Friday "mie"-ography

This is Virginia Apgar, MD.
Many of you Mommies will recognize her last name, as all of your children were given an Apgar score when they were born. Yep, she is why they get that.
She was born June 7, 1909 in Westfield, New Jersey. She came from a family of amateur musicians, and played the violin,viola, and cello. and more. She became skilled enough herself to play with the Teaneck Symphony.
In 1929, she graduated from Mount Holyoke College, where she had studied zoology along with the pre med curriculum. She supported herself during this time by being a librarian, and a waitress. She also played in the orchestra, earned a "letter" in athletics, and wrote for the school paper...
In 1933, she graduated fourth in her class from Columbia University College of Physicians and Surgeons, and became the fifth woman to hold a surgical internship at Columbia Presbyterian Hospital. In 1935, the end of her internship, she realized that female surgeons had few opportunities. It was the middle of the depression, and few male surgeons were finding positions. So, she transferred to the new medical field of anesthesiology. She spent 1935-1937 as an anesthesia resident at Columbia, and Bellevue hospital. In 1937, she became the 50th physician in the US certified in anesthesiology. In 1938, she was appointed the Director of the Department of Anesthesiology at the Columbia Presbyterian Medical Center, the first woman to head a department at that hospital.
For the next 10 years, she served as a professor of anesthesiology at Columbia University, the first female to be doing that at ANY institution. 1949 was the year she developed the APGAR score for newborns.

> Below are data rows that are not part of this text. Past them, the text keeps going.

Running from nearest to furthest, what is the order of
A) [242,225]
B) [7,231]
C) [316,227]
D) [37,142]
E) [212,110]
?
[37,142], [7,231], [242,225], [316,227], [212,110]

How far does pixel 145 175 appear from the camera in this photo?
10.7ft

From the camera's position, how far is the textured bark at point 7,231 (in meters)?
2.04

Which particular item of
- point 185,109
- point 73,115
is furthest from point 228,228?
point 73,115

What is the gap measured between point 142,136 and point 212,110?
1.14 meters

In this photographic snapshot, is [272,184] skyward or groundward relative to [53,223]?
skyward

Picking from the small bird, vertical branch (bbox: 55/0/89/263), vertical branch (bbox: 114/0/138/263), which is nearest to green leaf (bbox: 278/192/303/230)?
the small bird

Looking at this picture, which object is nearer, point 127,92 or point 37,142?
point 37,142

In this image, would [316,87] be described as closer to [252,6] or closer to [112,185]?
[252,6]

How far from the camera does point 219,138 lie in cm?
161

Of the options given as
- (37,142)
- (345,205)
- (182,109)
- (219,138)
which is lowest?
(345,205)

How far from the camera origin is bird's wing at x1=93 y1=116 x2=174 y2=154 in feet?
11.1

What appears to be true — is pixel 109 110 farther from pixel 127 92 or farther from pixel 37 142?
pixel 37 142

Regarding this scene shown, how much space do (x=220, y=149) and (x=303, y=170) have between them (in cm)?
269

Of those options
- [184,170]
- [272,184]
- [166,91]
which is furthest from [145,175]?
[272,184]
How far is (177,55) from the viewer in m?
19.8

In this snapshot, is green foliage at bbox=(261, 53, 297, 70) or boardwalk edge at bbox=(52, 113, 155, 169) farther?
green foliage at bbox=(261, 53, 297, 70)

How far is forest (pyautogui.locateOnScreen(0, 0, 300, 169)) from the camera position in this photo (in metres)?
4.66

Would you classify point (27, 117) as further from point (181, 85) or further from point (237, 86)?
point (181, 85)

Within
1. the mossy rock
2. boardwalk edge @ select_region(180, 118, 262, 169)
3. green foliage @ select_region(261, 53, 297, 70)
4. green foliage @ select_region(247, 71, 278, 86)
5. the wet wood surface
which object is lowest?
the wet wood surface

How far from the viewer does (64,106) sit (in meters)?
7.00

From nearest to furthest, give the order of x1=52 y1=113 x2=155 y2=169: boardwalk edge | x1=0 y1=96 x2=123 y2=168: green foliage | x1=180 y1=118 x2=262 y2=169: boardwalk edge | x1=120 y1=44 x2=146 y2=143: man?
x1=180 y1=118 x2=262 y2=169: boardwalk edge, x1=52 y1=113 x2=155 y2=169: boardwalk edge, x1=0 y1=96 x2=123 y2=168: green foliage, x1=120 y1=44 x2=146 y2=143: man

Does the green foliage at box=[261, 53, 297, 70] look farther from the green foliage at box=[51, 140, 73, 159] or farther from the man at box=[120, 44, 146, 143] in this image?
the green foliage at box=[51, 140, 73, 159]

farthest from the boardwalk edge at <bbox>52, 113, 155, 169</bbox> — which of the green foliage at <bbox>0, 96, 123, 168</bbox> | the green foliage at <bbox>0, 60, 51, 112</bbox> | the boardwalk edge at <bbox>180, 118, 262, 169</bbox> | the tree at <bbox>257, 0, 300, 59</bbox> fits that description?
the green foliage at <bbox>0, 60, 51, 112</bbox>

Before the use of this system, the focus was more on the mother's condition after birth, than the babies condition. It is widely used now in the US, and elsewhere. For those of you that are curious, the APGAR score looks at these things:
Appearance (skin color)
Pulse (heart rate)
Grimace (reflex irritability
Activity (muscle tone)
Respiration (breathing)

She spent lots of time studying how different anesthetics affected newborns, and was instrumental in finding the safest ones for deliveries. In 1959, she left Columbia for Johns Hopkins, where she earned her doctorate, in Public Health, and decided to change her career. She moved into the divisions of congenital malformations, specifically working for the March of Dimes organization, which she helped to refeocus from polio to birth defects. She was also serving on the board of Mount Holyoke College, and lecturing at Cornell University, on birth defects. In 1972, she co wrote a book called "Is My Baby Alright?" which she also published herself.
She also built musical instruments, and learned how to fly, after she was 50 years old. She enjoyed fishing, photography, gardening, and golf. She dies August 7, 1974. She never married.
Her famous quote, which I love is "Women are liberated from the time they leave the womb"


Jo Beaufoix said...

Wow that was really interesting. We use the apgar score in the UK but I never really knew where t came form. Ta Mie.

holly said...

good lord. these women all make me look like a slacker. i gotta get off my duff, make a score, and maybe build some stuff. and be the head of something and in my spare time, compose something. dang!